**Written instruction 1:** Turn the stretch of the records from the line containing "Exam Question: Where are the slippers" through the line containing "103 426 134 475" into a Markdown table with the columns Row and Line. Number each line and leave out any blank ones.

**Article:**
▽
She noted that many people make a living mowing and blowing lawns but said that taking out lawns and restoring ecosystems is also a lot of work.

“How about this kind of work?” she asked. “Can we undertake this together to save our ecosystem?”

She was challenged once when she gave her talk at the Nature Lyceum in Westhampton. A guest insisted that a study showed that lawns prevent soil erosion better than anything. However, when she looked up the study herself, it did not compare lawns to native meadows — the study only compared lawns to asphalt and bare soil.

The fact is that lawns are a resource-squandering, outdated idea, according to Ruggles. Meanwhile, she said, The New York Times called revegetating with native plants “the avant garde” in landscaping.

“It’s really something that everyone can do on their own land, to give back to nature, the nature that we’re systematically destroying day by day with bulldozers and pesticides and overfertilization and all the other things that this landscape paradigm has required,” she said. “Native plants belong here, and they belong in this weather in the soil. So it’s not that they don’t require any maintenance, but they don’t require copious amounts of water or fertilizer in order to thrive here.”
△
**Raw records:**
▽
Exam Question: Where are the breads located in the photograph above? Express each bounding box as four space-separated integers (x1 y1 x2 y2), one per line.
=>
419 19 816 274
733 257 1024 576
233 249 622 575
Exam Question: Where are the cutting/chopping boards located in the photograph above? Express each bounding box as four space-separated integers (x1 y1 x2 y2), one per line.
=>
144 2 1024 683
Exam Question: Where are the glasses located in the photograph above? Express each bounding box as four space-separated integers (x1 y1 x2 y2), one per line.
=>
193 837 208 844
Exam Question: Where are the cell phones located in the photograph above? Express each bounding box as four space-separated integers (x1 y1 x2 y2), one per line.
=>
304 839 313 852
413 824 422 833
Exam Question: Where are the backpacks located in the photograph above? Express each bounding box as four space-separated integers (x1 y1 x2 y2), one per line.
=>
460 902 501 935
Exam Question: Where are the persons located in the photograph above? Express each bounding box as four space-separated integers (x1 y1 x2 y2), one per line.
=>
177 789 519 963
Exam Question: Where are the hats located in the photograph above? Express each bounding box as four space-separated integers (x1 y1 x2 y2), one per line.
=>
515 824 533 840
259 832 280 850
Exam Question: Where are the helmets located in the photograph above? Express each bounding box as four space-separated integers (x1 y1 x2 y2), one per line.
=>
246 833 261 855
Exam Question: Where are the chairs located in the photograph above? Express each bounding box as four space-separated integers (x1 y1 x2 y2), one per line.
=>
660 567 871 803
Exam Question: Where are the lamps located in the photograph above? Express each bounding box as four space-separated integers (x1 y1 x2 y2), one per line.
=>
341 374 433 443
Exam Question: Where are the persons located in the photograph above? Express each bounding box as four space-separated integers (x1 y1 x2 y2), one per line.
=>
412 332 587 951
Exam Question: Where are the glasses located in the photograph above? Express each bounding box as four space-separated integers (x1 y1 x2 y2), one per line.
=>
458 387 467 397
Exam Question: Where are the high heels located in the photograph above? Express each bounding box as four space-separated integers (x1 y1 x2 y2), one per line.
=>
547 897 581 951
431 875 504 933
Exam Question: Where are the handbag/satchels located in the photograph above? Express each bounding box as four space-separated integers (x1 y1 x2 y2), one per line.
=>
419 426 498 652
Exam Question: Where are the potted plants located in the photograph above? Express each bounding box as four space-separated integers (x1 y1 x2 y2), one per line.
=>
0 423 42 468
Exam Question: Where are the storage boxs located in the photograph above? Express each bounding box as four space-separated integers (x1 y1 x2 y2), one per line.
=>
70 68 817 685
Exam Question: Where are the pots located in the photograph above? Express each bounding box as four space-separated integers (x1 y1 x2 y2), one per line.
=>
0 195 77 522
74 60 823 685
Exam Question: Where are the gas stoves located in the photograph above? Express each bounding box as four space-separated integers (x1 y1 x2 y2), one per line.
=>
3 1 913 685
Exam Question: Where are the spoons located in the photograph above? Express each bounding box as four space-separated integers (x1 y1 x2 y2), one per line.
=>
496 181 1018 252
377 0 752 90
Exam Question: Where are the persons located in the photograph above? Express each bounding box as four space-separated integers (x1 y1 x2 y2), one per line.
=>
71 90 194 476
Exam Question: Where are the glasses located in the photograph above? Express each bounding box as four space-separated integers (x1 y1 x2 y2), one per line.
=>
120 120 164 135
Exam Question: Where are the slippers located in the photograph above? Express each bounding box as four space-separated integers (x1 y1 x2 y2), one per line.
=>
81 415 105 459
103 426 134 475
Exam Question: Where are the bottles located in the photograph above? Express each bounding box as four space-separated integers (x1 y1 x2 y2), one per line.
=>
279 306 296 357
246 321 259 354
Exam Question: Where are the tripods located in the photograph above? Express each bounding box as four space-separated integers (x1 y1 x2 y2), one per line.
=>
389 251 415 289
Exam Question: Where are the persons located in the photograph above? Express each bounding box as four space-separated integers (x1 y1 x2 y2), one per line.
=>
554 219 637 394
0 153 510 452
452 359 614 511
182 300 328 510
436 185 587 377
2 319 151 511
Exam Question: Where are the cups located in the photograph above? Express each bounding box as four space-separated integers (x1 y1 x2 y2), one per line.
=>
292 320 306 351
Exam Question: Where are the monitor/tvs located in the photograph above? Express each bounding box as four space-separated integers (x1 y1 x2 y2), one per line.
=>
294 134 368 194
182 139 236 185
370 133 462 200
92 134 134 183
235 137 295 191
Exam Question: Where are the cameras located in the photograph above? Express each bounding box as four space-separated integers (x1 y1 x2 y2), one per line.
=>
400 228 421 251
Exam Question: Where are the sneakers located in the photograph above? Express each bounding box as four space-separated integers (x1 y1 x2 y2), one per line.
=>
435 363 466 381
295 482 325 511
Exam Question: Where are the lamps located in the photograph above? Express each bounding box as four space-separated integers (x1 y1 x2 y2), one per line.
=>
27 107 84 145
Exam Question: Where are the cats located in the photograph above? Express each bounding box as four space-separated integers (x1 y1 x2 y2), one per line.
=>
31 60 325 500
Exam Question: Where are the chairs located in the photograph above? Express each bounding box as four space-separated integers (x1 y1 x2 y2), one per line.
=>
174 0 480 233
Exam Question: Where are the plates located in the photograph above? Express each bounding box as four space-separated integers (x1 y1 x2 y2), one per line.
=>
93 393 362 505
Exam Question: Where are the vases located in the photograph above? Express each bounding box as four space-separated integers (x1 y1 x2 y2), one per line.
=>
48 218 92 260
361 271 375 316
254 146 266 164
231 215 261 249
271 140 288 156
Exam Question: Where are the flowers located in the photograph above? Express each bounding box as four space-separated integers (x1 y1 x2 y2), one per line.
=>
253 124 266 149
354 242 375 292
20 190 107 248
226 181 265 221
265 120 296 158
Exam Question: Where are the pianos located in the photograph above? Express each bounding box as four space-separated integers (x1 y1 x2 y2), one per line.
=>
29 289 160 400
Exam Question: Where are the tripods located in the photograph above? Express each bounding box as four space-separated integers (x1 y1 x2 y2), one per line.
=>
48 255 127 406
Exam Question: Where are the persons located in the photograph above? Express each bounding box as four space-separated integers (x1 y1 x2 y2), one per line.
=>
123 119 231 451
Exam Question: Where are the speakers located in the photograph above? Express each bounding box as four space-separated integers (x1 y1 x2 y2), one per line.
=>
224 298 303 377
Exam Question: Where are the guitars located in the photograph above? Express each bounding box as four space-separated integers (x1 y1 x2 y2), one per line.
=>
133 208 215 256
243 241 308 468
△
**Written instruction 2:** Carry the article on replacing lawns with native plants forward from its final sentence.

**Expected output 1:**
| Row | Line |
|---|---|
| 1 | Exam Question: Where are the slippers located in the photograph above? Express each bounding box as four space-separated integers (x1 y1 x2 y2), one per line. |
| 2 | => |
| 3 | 81 415 105 459 |
| 4 | 103 426 134 475 |

**Expected output 2:**
She said that native plants need watering until they are established. After that, they should be accustomed to local conditions and rainfall and not need supplemental irrigation.

“But also we have to take climate change into consideration,” she added. “We’ve been having a lot of droughts, so I wouldn’t say that they need no water, but they certainly don’t need as much as trees, shrubs and flowers from other lands would need.”

On her personal Certified Wildlife Habitat, she has experienced the difference native plants make. “I have snakes and turtles and chipmunks and every kind of songbird you could name and mammals, and it’s just teeming with life, my own yard,” she said. “So I like to think of myself as the Jane Goodall of suburbia.”

She said she knows that is a little bit hubristic to say but that she feels her property is one of the only places the animals have in the suburban landscape to live.

“I haven’t raked my leaves in 25 years of being here, and that’s why I have turtles, and that’s one of the reasons why I have so much wildlife here,” she said. “And to me, they’re just as beautiful as a flower or a tree from China. It’s really a joy to experience the wildlife — the hummingbirds, the dragonflies, the butterflies.”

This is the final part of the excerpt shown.